At home, there’s a tendency to go the other way and that’s a mistake, because using salt correctly will help make home prepared food far more delicious than anything you can buy in a box.  Now I’m not suggesting that the only taste sensation at the table should be salt.  In fact, if your food comes out tasting like salt, you’ve used too much.  The right application of salt should make the flavor of the ingredients sharper, more intense, more vibrant…more flavorful.

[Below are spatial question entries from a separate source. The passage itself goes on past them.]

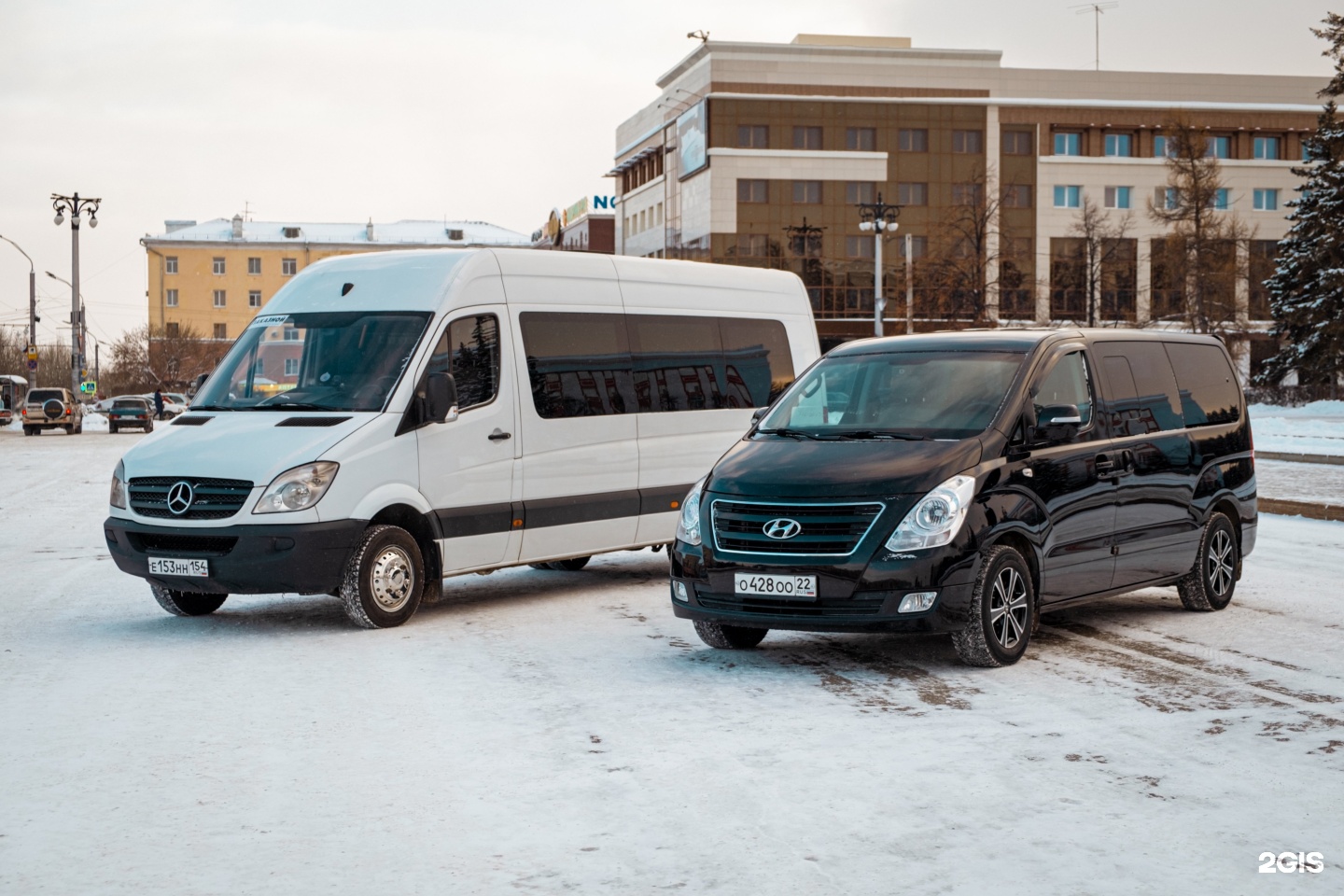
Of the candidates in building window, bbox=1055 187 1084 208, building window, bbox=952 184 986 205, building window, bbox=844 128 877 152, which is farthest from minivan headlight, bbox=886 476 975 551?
building window, bbox=1055 187 1084 208

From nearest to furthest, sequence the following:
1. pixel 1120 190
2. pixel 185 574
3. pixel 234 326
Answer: pixel 185 574, pixel 1120 190, pixel 234 326

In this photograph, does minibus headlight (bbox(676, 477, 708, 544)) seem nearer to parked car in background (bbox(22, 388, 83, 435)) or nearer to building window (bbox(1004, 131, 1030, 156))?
parked car in background (bbox(22, 388, 83, 435))

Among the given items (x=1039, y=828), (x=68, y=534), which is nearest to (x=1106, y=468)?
(x=1039, y=828)

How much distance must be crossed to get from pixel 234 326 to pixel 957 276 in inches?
3288

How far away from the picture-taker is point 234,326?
128 meters

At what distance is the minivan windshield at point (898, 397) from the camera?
343 inches

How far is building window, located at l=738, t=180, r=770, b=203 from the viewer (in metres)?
82.4

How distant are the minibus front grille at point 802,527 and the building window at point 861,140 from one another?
253ft

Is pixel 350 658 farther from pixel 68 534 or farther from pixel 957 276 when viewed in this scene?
pixel 957 276

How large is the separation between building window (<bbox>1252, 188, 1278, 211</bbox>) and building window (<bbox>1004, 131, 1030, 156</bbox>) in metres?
13.7

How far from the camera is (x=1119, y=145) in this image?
86.6 metres

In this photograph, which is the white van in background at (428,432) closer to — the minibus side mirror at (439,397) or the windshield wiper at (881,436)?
the minibus side mirror at (439,397)

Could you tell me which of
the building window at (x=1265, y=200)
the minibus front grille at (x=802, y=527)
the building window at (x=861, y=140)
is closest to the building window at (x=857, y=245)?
the building window at (x=861, y=140)

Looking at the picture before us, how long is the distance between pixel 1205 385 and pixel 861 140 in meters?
74.6
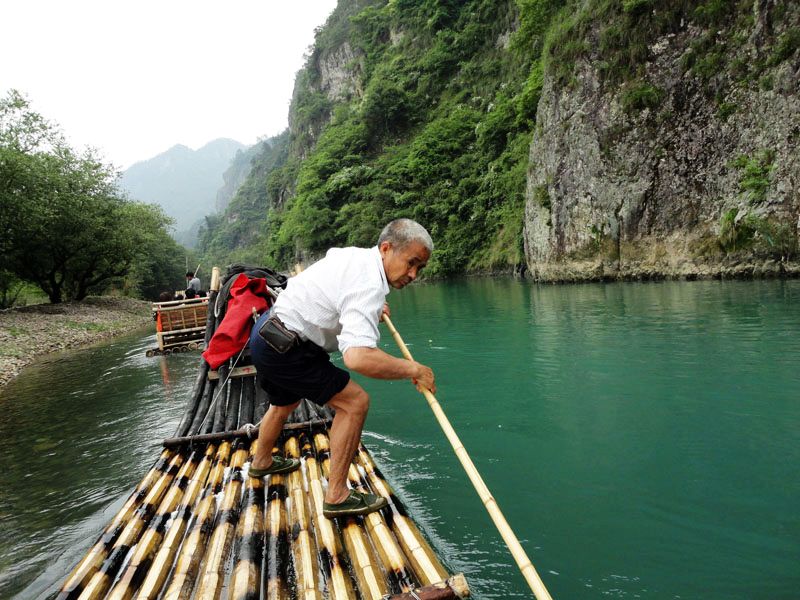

Here’s an experiment to try.  Steam or boil a bunch of broccoli.  When it’s hot and ready to eat, then dump it into a sauté pan.  Taste a floret and then sprinkle a small pinch of salt over the pan and mix everything up thoroughly.  Taste again – you may not notice a difference.  Repeat and soon you will taste a more vibrant broccoli.  There will be more “essence of broccoli” and instead of a tasteless mass of green gunk, the broccoli will actually taste good (seriously!).  Keep going, though, and you will start tasting salt, suggesting that you’ve gone too far.

Over the past few years I’ve come across several salting techniques that have become essential parts of my toolbox.  These include liberally salting meat before roasting, broiling, grilling, or sautéing – liberally to the point where you can actually see the salt glistening.  When pan-roasting or breading meat or fish, I add salt to the searing flour or breading.  When sautéing aromatics to build a soup base, I always include some salt and pepper – it helps bring out the flavor of the onions and other vegetables to add depth to the soup. Salting raw cucumbers, radishes, and zucchinis helps draw out excess water and increases the foundational flavor of these vegetables. Soaking meat in a brine adds juiciness and flavor.

Indian salt cellar with smoked, Bolognese, and Himalayan salt

One other dimension of salt you can explore are different kinds of salt. I always knew there was a difference between kosher and table salt, but I’ve also come across a wide array of different salts that can often make a large difference in taste and/or aesthetics.

The picture at the right is a salt cellar we keep on our table loaded with different salts.  The cellar itself was probably a gift my father received years ago from an Indian graduate student.  Today, it’s a table accent that allows us to feel delightfully anachronistic while also offering a variety of table salts. From left to right, there is a black, smoked salt that adds a smoky note to wherever its added.  There’s a seasoned salt from Bologna that incorporates oregano, rosemary, and other herbs – I use this often when roasting vegetables as well.  Finally there is a pink Himalayan salt that to my palate, tastes like ordinary salt. It is very cute, though, and there are a number of health related claims for this pink salt.  There are lots of other options, from prepackaged garlic salt to varieties I’ve concocted in my kitchen.

I’ll be talking about seasonings in some upcoming posts, but everything begins with salt.